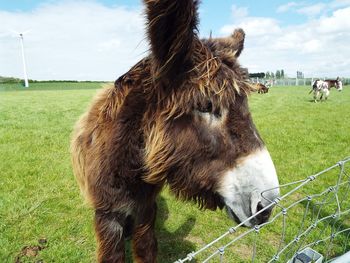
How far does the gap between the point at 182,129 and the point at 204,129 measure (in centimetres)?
15

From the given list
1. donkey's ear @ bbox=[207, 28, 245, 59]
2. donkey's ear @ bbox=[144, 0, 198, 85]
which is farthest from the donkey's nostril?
donkey's ear @ bbox=[207, 28, 245, 59]

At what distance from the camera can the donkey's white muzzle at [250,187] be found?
1984 millimetres

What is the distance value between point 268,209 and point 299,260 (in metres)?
0.40

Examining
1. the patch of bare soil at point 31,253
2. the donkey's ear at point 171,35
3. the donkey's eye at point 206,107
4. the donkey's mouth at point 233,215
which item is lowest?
the patch of bare soil at point 31,253

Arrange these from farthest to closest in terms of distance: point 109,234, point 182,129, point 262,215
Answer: point 109,234
point 182,129
point 262,215

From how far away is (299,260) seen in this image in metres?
2.09

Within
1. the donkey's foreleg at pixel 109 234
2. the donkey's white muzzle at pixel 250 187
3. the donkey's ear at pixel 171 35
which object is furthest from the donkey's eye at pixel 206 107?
the donkey's foreleg at pixel 109 234

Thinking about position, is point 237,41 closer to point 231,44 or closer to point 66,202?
point 231,44

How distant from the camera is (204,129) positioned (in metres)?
2.13

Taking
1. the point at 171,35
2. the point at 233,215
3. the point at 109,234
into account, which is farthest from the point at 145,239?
the point at 171,35

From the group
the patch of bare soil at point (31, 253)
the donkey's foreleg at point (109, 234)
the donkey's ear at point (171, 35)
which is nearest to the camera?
the donkey's ear at point (171, 35)

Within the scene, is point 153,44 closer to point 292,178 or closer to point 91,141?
point 91,141

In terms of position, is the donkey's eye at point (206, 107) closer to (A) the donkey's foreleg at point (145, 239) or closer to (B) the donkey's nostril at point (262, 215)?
(B) the donkey's nostril at point (262, 215)

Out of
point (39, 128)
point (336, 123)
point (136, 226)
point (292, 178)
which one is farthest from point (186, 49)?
point (336, 123)
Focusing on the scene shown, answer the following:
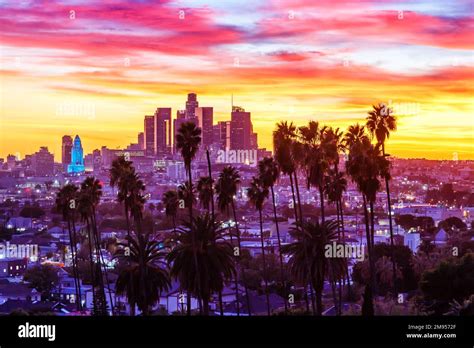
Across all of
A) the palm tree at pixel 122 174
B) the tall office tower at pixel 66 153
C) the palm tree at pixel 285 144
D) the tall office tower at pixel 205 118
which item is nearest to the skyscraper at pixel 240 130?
the tall office tower at pixel 205 118

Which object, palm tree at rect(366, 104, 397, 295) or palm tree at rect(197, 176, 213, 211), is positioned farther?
palm tree at rect(197, 176, 213, 211)

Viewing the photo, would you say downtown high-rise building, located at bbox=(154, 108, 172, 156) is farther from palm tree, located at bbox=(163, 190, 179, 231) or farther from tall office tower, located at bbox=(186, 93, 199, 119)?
palm tree, located at bbox=(163, 190, 179, 231)

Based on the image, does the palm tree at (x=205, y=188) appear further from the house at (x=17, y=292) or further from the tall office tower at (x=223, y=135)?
the house at (x=17, y=292)

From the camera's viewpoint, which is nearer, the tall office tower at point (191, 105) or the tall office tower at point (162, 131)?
A: the tall office tower at point (191, 105)

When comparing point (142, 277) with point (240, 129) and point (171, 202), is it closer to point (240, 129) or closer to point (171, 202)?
point (171, 202)

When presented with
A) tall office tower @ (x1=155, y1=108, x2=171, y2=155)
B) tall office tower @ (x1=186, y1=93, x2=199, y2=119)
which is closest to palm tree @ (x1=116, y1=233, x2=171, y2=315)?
tall office tower @ (x1=186, y1=93, x2=199, y2=119)

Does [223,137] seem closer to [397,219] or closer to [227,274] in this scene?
[227,274]

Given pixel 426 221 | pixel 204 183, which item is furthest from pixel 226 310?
pixel 426 221

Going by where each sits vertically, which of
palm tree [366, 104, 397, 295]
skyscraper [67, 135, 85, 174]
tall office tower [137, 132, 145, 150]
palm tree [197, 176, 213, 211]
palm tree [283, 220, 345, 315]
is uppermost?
tall office tower [137, 132, 145, 150]
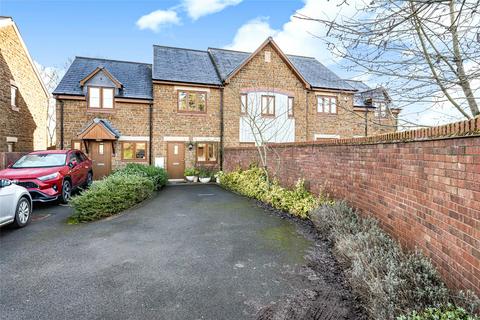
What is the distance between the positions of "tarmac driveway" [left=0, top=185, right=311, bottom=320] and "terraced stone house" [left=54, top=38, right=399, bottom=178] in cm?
837

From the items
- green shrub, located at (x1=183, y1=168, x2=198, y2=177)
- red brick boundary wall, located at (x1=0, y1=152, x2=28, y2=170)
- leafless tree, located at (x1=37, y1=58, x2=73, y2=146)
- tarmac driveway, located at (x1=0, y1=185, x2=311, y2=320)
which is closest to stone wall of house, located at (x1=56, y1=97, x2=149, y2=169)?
red brick boundary wall, located at (x1=0, y1=152, x2=28, y2=170)

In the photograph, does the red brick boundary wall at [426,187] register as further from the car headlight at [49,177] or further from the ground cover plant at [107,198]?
the car headlight at [49,177]

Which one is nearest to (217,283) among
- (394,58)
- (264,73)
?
(394,58)

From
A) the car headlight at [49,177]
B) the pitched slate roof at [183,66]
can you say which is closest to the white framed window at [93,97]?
the pitched slate roof at [183,66]

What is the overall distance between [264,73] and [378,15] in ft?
49.1

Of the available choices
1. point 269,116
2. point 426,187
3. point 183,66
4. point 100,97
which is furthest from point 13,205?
point 269,116

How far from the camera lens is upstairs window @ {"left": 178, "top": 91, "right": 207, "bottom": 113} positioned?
16.3 metres

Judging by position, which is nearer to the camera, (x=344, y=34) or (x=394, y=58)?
(x=344, y=34)

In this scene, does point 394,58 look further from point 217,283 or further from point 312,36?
point 217,283

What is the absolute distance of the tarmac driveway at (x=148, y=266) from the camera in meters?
3.25

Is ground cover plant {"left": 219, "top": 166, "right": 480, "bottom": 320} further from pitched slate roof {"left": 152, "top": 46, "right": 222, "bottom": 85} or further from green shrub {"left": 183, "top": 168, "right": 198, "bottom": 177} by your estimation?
pitched slate roof {"left": 152, "top": 46, "right": 222, "bottom": 85}

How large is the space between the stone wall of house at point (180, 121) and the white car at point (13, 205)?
9.23 metres

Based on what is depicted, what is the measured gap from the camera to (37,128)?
714 inches

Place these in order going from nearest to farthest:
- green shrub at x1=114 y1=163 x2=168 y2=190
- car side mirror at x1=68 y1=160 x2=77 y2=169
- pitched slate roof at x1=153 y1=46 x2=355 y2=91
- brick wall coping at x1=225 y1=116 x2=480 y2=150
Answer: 1. brick wall coping at x1=225 y1=116 x2=480 y2=150
2. car side mirror at x1=68 y1=160 x2=77 y2=169
3. green shrub at x1=114 y1=163 x2=168 y2=190
4. pitched slate roof at x1=153 y1=46 x2=355 y2=91
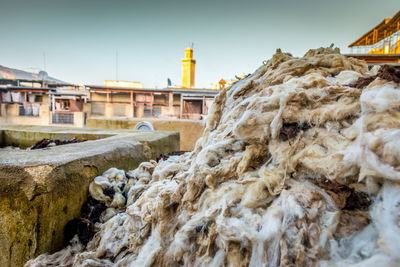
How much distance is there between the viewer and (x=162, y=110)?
16.2m

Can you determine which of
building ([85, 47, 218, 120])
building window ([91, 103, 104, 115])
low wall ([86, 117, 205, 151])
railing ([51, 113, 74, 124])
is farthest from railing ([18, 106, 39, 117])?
low wall ([86, 117, 205, 151])

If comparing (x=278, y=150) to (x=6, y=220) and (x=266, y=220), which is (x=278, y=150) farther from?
(x=6, y=220)

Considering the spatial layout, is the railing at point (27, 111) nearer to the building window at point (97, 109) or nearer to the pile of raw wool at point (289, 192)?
the building window at point (97, 109)

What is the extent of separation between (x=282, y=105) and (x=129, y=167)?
4.36 ft

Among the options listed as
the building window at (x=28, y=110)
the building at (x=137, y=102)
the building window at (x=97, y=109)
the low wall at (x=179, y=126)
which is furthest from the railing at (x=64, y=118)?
the low wall at (x=179, y=126)

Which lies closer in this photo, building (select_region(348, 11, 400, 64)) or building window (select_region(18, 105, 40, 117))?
building (select_region(348, 11, 400, 64))

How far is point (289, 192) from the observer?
79cm

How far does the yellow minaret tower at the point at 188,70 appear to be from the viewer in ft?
70.5

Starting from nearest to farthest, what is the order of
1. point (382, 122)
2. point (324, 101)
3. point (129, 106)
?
point (382, 122)
point (324, 101)
point (129, 106)

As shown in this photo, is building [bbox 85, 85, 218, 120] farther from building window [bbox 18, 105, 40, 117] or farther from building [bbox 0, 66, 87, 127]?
building window [bbox 18, 105, 40, 117]

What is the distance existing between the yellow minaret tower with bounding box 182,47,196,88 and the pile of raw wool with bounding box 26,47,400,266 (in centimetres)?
2075

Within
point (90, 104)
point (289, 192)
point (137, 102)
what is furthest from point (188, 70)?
point (289, 192)

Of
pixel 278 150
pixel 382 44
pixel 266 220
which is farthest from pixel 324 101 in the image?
pixel 382 44

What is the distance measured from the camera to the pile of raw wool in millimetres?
656
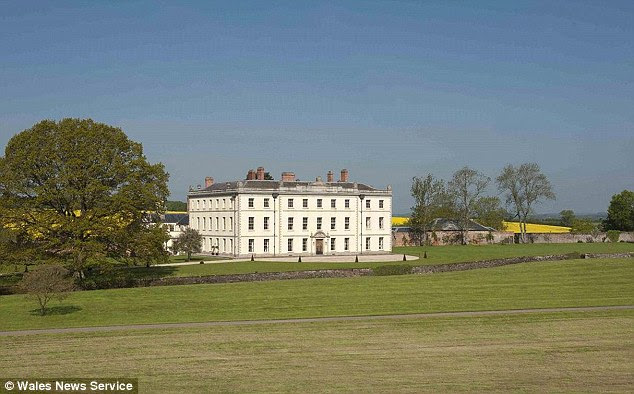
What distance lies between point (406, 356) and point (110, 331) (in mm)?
13533

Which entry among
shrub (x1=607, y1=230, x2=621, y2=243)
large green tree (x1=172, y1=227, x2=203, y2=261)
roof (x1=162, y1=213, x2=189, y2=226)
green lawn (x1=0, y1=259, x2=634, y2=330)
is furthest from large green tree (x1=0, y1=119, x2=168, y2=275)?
shrub (x1=607, y1=230, x2=621, y2=243)

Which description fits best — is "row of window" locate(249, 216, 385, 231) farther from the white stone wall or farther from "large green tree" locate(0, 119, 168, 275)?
Result: "large green tree" locate(0, 119, 168, 275)

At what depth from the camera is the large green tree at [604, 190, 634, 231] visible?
11881 centimetres

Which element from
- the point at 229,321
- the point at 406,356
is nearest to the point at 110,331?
the point at 229,321

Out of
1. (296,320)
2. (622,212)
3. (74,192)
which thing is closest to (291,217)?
(74,192)

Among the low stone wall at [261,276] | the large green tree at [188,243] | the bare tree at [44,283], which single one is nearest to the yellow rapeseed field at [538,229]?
the large green tree at [188,243]

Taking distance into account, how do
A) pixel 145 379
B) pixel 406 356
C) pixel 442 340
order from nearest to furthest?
pixel 145 379
pixel 406 356
pixel 442 340

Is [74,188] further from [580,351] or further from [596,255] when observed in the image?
[596,255]

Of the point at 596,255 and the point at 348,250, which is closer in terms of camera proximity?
the point at 596,255

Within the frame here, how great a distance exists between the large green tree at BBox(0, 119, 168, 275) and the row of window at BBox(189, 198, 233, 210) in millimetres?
29160

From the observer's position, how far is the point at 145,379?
73.7 feet

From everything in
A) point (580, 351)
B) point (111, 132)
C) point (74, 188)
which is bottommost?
point (580, 351)

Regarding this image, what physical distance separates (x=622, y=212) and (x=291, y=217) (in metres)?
67.3

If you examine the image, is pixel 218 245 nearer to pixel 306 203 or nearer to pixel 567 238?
pixel 306 203
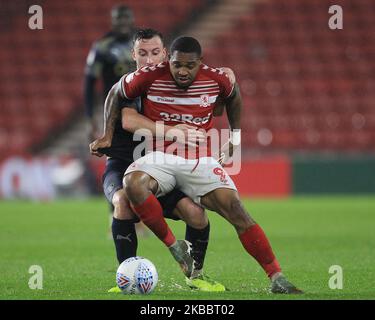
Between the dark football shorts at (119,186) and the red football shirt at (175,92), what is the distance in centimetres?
37

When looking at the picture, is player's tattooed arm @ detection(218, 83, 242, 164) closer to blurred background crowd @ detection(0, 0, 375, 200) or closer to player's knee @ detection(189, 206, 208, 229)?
player's knee @ detection(189, 206, 208, 229)

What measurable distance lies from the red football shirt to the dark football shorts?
37 centimetres

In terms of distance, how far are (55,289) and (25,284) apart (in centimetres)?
38

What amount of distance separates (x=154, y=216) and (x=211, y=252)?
3.08 meters

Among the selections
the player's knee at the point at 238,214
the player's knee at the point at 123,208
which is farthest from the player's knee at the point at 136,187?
the player's knee at the point at 238,214

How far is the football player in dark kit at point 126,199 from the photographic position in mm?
6730

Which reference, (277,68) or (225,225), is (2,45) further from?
(225,225)

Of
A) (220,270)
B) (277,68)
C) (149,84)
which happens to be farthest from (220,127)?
(149,84)

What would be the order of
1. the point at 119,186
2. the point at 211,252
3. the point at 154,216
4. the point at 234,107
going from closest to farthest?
the point at 154,216 → the point at 234,107 → the point at 119,186 → the point at 211,252

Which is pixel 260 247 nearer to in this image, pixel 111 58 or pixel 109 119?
pixel 109 119

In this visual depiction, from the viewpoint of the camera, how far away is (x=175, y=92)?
6.61m

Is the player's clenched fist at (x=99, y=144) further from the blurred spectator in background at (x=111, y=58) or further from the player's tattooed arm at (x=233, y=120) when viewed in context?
the blurred spectator in background at (x=111, y=58)

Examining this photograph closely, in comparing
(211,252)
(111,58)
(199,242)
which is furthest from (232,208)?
(111,58)

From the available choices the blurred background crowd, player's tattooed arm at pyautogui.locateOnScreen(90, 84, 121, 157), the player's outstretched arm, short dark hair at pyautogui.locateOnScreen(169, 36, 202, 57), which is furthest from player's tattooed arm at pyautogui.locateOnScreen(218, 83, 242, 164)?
the blurred background crowd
--------------------
**What the task requires**
Lay out the material from the line containing "When looking at" to the line containing "the point at 154,216 →", both included, as a Markdown table with the columns Number and Record line. Put one line in each row and leave out blank lines.

**Task result**
| Number | Record line |
|---|---|
| 1 | When looking at the picture, is player's tattooed arm @ detection(218, 83, 242, 164) closer to blurred background crowd @ detection(0, 0, 375, 200) or closer to player's knee @ detection(189, 206, 208, 229)? |
| 2 | player's knee @ detection(189, 206, 208, 229) |
| 3 | What measurable distance lies from the red football shirt to the dark football shorts? |
| 4 | 37 centimetres |
| 5 | In terms of distance, how far are (55,289) and (25,284) apart (in centimetres)? |
| 6 | 38 |
| 7 | What amount of distance separates (x=154, y=216) and (x=211, y=252)? |
| 8 | 3.08 meters |
| 9 | Among the selections |
| 10 | the player's knee at the point at 238,214 |
| 11 | the player's knee at the point at 123,208 |
| 12 | which is farthest from the player's knee at the point at 136,187? |
| 13 | the player's knee at the point at 238,214 |
| 14 | How far is the football player in dark kit at point 126,199 from the photographic position in mm? |
| 15 | 6730 |
| 16 | Which reference, (277,68) or (225,225), is (2,45) further from? |
| 17 | (225,225) |
| 18 | Of |
| 19 | A) (220,270) |
| 20 | B) (277,68) |
| 21 | C) (149,84) |
| 22 | which happens to be farthest from (220,127)? |
| 23 | (149,84) |
| 24 | What would be the order of |
| 25 | 1. the point at 119,186 |
| 26 | 2. the point at 211,252 |
| 27 | 3. the point at 154,216 |
| 28 | 4. the point at 234,107 |
| 29 | going from closest to farthest? |
| 30 | the point at 154,216 → the point at 234,107 → the point at 119,186 → the point at 211,252 |